After years of lobbying, the devolution of Corporation Tax to Northern Ireland has arrived. Or rather, it almost has – subject to very important ‘ifs and buts’.
The most important is that the political parties on the Northern Ireland Executive must resolve their differences on the budget, welfare reform and many other problems. As Northern Ireland secretary Theresa Villiers pointed out a few days ago, the signs are not good.
Even with Corporation Tax devolution, there will be no instant results. It will probably be a few years before a lower rate – matching that of the Irish Republic – is in place. This will allow for the gradual reduction of Northern Ireland’s spending on other things – the UK government’s block grant will be cut by at least £200m a year to comply with EU state aid rules.
Nor will a reduction in Corporation Tax be enough to attract substantial inward investment. For Ireland, success came from a low tax rate and the creation over many years of a highly skilled labour force comprising a high proportion of graduates and strong vocational skills.
In Northern Ireland, many people leave school without good basic skills in English, maths and IT. Much of our further education spending provides those basic skills – instead of advanced vocational training.
Meanwhile, we have the smallest university sector in the UK. Without enough graduates, it is difficult to attract the high value investment that would genuinely turn our economy around.
The UK’s Corporation Tax rate of 21% – falling to 20% in April – is certainly a disincentive to foreign direct investors considering whether to put their money South or North of the border. In the Republic, profits are taxed at 12.5%. But that is just one factor in the decision.
What is more, Corporation Tax rates are of decreasing importance. In 2005, the largest 100 UK companies paid roughly equal amounts of corporation tax and other taxes. By last year for every pound they paid in Corporation Tax, they paid £2.86 on other taxes – such as national insurance, VAT and business rates. Global competition on Corporation Tax has pushed governments to raise taxes in ways that are more difficult to avoid.

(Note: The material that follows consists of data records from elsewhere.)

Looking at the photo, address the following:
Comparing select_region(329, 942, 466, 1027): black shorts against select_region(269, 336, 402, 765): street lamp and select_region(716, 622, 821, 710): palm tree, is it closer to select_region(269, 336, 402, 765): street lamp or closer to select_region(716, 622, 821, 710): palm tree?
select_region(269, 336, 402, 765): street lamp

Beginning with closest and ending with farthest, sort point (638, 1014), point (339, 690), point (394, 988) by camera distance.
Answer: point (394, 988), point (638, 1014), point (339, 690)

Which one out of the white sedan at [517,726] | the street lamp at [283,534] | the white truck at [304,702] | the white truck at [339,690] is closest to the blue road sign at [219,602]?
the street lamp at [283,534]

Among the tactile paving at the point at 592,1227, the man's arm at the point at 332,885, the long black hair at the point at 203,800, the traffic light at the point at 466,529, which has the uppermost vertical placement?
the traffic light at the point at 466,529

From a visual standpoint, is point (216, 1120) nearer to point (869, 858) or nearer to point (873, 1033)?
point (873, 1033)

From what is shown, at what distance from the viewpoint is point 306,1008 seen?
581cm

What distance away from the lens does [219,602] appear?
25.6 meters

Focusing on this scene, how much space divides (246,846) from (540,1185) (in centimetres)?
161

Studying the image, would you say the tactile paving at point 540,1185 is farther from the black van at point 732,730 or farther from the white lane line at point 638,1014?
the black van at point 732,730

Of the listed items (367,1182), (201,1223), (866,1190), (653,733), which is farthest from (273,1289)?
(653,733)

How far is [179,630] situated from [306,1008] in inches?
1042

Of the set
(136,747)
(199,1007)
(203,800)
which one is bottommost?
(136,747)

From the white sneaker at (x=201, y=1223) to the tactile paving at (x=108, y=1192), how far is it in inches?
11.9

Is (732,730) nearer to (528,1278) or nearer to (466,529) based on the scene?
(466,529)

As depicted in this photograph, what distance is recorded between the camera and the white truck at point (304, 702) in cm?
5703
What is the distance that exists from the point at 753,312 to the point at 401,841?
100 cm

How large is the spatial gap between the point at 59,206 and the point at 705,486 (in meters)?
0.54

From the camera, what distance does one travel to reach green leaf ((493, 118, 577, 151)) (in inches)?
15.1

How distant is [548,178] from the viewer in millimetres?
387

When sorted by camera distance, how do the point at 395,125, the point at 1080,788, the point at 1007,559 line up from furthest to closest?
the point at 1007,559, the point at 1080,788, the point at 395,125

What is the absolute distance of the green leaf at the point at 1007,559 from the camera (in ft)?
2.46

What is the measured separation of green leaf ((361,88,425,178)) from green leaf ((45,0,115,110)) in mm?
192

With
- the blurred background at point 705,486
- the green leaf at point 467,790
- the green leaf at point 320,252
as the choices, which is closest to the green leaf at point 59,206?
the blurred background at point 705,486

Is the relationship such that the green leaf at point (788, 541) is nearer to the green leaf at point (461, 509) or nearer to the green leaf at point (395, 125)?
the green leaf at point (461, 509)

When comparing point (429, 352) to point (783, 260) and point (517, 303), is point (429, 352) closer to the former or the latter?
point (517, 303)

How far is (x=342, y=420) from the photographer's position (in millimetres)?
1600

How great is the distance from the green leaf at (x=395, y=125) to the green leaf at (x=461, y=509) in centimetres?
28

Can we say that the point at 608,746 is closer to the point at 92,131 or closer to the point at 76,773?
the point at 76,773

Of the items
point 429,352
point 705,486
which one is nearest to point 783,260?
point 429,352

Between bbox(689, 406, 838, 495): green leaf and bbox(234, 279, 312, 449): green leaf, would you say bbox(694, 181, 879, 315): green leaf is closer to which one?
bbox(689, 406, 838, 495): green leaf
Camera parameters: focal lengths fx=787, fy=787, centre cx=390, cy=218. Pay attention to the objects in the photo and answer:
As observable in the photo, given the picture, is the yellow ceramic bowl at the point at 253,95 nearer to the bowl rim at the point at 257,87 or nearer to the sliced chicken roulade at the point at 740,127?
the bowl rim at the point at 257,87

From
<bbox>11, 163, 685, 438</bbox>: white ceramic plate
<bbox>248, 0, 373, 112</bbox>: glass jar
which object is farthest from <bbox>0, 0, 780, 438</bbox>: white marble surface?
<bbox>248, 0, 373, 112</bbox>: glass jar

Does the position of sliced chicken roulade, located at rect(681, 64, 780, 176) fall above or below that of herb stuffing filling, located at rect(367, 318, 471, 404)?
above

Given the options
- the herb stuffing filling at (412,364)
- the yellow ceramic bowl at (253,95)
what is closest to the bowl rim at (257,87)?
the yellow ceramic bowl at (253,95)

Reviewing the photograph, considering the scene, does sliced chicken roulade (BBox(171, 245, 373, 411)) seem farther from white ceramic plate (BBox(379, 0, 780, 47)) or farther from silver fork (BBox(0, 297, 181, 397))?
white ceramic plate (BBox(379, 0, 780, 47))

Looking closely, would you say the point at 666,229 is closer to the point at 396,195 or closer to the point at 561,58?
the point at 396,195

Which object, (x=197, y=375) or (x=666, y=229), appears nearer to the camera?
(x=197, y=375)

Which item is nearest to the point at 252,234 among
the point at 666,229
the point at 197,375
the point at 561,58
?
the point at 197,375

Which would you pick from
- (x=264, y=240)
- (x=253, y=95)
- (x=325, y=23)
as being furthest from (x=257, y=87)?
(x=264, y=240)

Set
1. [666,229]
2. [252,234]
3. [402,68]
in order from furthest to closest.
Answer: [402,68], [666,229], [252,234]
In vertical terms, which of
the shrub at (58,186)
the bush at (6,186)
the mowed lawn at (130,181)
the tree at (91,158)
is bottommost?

Moreover, there is a significant difference between headline rates of Corporation Tax and the rate corporates actually pay. This is not only because of tax avoidance, but also because of the availability of such things as research and development tax credits and relief on profits arising from patents. On this basis, the UK is already internationally competitive on its tax rates – though not matching those in Ireland.
So while there is a strong, perhaps unanswerable, argument in favour of matching the Corporation Tax rate on offer in the Republic, doing so will not in itself turn our economy round. To do that, Northern Ireland also requires a skills revolution. With the draft Budget proposing significant cuts to our further education colleges and universities, the signs are that our ministers have not noticed.